Many growers have avoided installing air conditioners in their greenhouses. It’s typically not about the initial price of the unit but rather the energy costs to keep them running. Some growers experimenting with cutting-edge technologies have discovered a way around this dilemma: solar and wind power. Specifically, solar panels in conjunction with a wind turbine and connected to storage batteries.
With the growers generating their own electricity, they no longer have to worry about utility bills. They can use as many automated greenhouse fixtures – including air conditioning – as they’d like.
Greenhouses For Humid Climates
Light dep greenhouses operating in humid climates face the opposite struggle with humidity that greenhouses in dry climates do. Instead of having to control their added humidity levels, growers have to constantly combat the natural humidity levels of their ambient environment.
Consequently, they must incorporate the similar, if not more, management strategies to reduce mold and pathogens caused by excess humidity.
In these humid growing zones, it’s ideal for greenhouses to include the ridge vent technology previously mentioned.. These vents are fastened onto the roof and allow excess hot, moist air out. The vents can be motorized to open and close when needed, so in the event of a downpour, rain won’t fall through the vents and into the greenhouse.
In humid climates, rainfall occurs throughout the year. Heavy cloud cover can reduce sunlight. Growers in these areas often construct greenhouses in the highlands. These elevated areas are cooler with less rainfall and consequently have more sunlight.
Greenhouse walls in these areas often include insect screens in conjunction with poly coverings. This allows for maximized airflow and ventilation, as well as keeping insect predation lower. We all know how much bugs love plants!

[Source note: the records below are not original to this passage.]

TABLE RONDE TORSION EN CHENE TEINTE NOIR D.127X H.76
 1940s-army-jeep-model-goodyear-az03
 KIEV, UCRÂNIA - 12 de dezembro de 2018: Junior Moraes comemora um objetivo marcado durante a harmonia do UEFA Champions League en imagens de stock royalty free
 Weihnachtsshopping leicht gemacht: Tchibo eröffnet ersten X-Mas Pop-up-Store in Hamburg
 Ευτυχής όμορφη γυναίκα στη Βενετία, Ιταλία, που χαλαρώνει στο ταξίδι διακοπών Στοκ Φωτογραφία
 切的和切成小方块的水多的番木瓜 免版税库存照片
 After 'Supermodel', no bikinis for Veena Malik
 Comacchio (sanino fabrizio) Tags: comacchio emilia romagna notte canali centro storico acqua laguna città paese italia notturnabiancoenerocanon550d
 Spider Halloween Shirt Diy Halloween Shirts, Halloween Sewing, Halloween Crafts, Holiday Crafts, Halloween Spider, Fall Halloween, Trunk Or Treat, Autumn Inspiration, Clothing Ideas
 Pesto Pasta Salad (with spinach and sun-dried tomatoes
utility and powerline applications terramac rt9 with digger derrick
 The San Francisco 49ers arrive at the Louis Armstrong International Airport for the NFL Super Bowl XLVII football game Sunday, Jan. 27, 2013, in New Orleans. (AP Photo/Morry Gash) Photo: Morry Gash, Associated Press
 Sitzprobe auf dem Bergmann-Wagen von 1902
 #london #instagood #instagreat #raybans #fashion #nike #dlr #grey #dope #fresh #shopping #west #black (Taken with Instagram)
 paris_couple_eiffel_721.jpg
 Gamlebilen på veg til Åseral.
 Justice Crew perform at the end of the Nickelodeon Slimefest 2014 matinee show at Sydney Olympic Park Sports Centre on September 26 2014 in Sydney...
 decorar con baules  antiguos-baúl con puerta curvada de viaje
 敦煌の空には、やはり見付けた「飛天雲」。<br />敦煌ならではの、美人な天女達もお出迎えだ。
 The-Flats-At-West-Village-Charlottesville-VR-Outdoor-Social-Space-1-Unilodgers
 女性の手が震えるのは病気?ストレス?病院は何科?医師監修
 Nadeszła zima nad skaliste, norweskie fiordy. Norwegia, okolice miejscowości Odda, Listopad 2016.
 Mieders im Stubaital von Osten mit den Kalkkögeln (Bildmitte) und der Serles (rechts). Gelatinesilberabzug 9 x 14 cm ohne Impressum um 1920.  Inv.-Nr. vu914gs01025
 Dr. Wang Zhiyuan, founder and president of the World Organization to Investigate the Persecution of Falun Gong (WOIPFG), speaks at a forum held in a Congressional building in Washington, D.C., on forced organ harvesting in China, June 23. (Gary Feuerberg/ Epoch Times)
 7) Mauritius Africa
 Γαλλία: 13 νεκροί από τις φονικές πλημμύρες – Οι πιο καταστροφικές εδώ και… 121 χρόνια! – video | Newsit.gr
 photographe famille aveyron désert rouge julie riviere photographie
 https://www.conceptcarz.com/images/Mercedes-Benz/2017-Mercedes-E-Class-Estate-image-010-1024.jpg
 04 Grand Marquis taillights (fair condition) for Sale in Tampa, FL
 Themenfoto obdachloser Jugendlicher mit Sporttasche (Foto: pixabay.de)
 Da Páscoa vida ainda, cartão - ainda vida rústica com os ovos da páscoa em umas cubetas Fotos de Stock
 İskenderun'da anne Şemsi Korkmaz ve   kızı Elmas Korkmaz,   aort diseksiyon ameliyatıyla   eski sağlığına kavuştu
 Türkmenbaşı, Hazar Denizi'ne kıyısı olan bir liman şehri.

Additional equipment can be added for ideal airflow when combating humidity. In exterior light deprivation houses, traditional ridge vents are not usable due to the blackout poly on the outside of the structure. In these cases, smaller exhaust fans mount high in the end wall of the greenhouse to act as a ridge vent. This will help remove hot air and humidity that builds up high in the greenhouse. There are also commercial size dehumidifiers you can hang overhead to actively remove the humidity from the environment. Using automated climate control systems, this can all be set on a schedule or at a humidity point, to allow for hands-off control.
With careful research, thorough planning, and the right equipment, you can have a flourishing light deprivation greenhouse even in the hottest, most humid, or driest climate Mother Nature has waiting for you!